Despite being around since the days of PlayStation 2, Sumo Digital has always acted as a studio for hire. This has lead them to work on some big-name franchises and sequels, with Forza Motorsport being perhaps the biggest. Snake Pass sees the Sheffield-based studio break tradition to create something a long-time coming – their first IP to call their own.

While its creation does seem to have something to do the fact that Yooka-Laylee’s Kickstarter was a runaway success, we’ll avoid being cynical on the grounds that Snake Pass is far removed from your typical platforming fare. As the name suggests, you’re cast into the role of a slithering snake. The colourful critter slides around the tribal-eque environments in a realistic manner. In other words, it’s a platformer minus the ability to jump. You’re prompted to think like a snake and use the objects around you to reach higher ground, with a little help from an equally colourful feathered friend.

Problems to solve ▸
• A. In the passage about Snake Pass, replace "Sumo Digital" with "the developer" and write out the part from "Despite being around" up to and including "call their own.".
• B. Output every line of the dataset records as a Markdown table with the columns Position and Text. Put the row number in Position and the line in Text, and skip blank lines and the pictures.
The passage about Snake Pass and the records come from unrelated sources.

Items listed in a dataset ▸
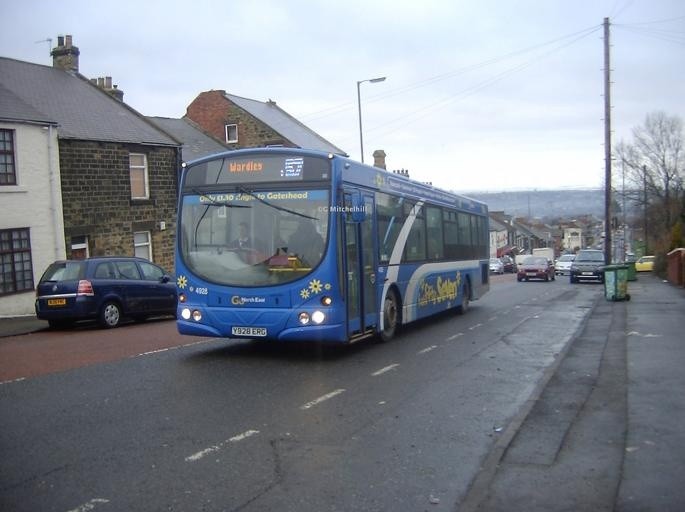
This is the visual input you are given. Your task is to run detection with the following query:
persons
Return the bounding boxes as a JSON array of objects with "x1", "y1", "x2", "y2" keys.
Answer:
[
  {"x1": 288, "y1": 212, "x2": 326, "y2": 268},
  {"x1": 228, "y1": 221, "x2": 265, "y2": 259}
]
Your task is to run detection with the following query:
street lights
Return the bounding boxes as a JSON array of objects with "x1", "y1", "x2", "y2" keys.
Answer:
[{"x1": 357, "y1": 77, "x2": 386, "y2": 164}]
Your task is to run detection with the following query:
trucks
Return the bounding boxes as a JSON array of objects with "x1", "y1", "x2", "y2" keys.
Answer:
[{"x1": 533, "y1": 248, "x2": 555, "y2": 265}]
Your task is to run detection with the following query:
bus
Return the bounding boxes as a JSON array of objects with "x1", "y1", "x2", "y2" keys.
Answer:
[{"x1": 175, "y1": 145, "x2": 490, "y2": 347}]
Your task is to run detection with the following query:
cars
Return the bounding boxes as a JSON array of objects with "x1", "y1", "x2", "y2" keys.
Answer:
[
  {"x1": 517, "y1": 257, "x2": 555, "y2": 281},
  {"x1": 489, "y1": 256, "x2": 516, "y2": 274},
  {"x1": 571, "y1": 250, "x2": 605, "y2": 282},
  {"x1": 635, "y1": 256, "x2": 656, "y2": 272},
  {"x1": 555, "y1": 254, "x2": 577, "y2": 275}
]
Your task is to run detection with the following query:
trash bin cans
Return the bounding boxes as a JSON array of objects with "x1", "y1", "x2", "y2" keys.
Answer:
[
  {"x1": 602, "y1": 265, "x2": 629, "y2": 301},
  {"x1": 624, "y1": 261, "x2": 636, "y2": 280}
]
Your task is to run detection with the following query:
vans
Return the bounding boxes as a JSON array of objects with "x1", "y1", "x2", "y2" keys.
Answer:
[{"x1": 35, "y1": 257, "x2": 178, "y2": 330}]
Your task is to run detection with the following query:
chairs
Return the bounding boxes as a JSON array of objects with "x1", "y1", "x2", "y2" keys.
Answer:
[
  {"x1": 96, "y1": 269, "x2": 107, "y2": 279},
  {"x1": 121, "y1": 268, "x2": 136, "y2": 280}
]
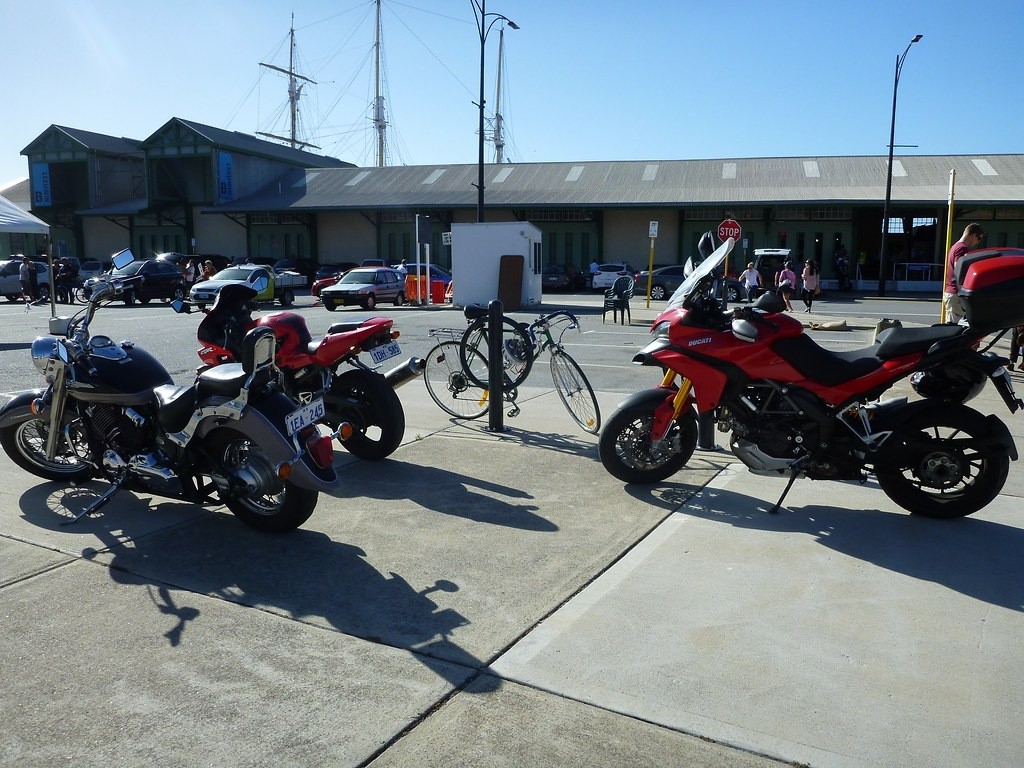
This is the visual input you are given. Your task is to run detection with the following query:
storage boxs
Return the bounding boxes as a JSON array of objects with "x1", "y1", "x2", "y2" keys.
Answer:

Exercise results ▸
• A.
Despite being around since the days of PlayStation 2, the developer has always acted as a studio for hire. This has lead them to work on some big-name franchises and sequels, with Forza Motorsport being perhaps the biggest. Snake Pass sees the Sheffield-based studio break tradition to create something a long-time coming – their first IP to call their own.

• B.
| Position | Text |
|---|---|
| 1 | This is the visual input you are given. Your task is to run detection with the following query: |
| 2 | persons |
| 3 | Return the bounding boxes as a JSON array of objects with "x1", "y1", "x2", "y2" keys. |
| 4 | Answer: |
| 5 | [ |
| 6 |   {"x1": 288, "y1": 212, "x2": 326, "y2": 268}, |
| 7 |   {"x1": 228, "y1": 221, "x2": 265, "y2": 259} |
| 8 | ] |
| 9 | Your task is to run detection with the following query: |
| 10 | street lights |
| 11 | Return the bounding boxes as a JSON array of objects with "x1", "y1", "x2", "y2" keys. |
| 12 | Answer: |
| 13 | [{"x1": 357, "y1": 77, "x2": 386, "y2": 164}] |
| 14 | Your task is to run detection with the following query: |
| 15 | trucks |
| 16 | Return the bounding boxes as a JSON array of objects with "x1", "y1", "x2", "y2" keys. |
| 17 | Answer: |
| 18 | [{"x1": 533, "y1": 248, "x2": 555, "y2": 265}] |
| 19 | Your task is to run detection with the following query: |
| 20 | bus |
| 21 | Return the bounding boxes as a JSON array of objects with "x1", "y1", "x2", "y2" keys. |
| 22 | Answer: |
| 23 | [{"x1": 175, "y1": 145, "x2": 490, "y2": 347}] |
| 24 | Your task is to run detection with the following query: |
| 25 | cars |
| 26 | Return the bounding boxes as a JSON array of objects with "x1", "y1", "x2", "y2" keys. |
| 27 | Answer: |
| 28 | [ |
| 29 |   {"x1": 517, "y1": 257, "x2": 555, "y2": 281}, |
| 30 |   {"x1": 489, "y1": 256, "x2": 516, "y2": 274}, |
| 31 |   {"x1": 571, "y1": 250, "x2": 605, "y2": 282}, |
| 32 |   {"x1": 635, "y1": 256, "x2": 656, "y2": 272}, |
| 33 |   {"x1": 555, "y1": 254, "x2": 577, "y2": 275} |
| 34 | ] |
| 35 | Your task is to run detection with the following query: |
| 36 | trash bin cans |
| 37 | Return the bounding boxes as a JSON array of objects with "x1", "y1", "x2", "y2" keys. |
| 38 | Answer: |
| 39 | [ |
| 40 |   {"x1": 602, "y1": 265, "x2": 629, "y2": 301}, |
| 41 |   {"x1": 624, "y1": 261, "x2": 636, "y2": 280} |
| 42 | ] |
| 43 | Your task is to run detection with the following query: |
| 44 | vans |
| 45 | Return the bounding boxes as a JSON array of objects with "x1", "y1", "x2", "y2" keys. |
| 46 | Answer: |
| 47 | [{"x1": 35, "y1": 257, "x2": 178, "y2": 330}] |
| 48 | Your task is to run detection with the following query: |
| 49 | chairs |
| 50 | Return the bounding boxes as a JSON array of objects with "x1", "y1", "x2", "y2" keys. |
| 51 | Answer: |
| 52 | [ |
| 53 |   {"x1": 96, "y1": 269, "x2": 107, "y2": 279}, |
| 54 |   {"x1": 121, "y1": 268, "x2": 136, "y2": 280} |
| 55 | ] |
| 56 | This is the visual input you are given. Your task is to run detection with the following query: |
| 57 | storage boxs |
| 58 | Return the bounding boxes as a JSON array of objects with "x1", "y1", "x2", "y2" keys. |
| 59 | Answer: |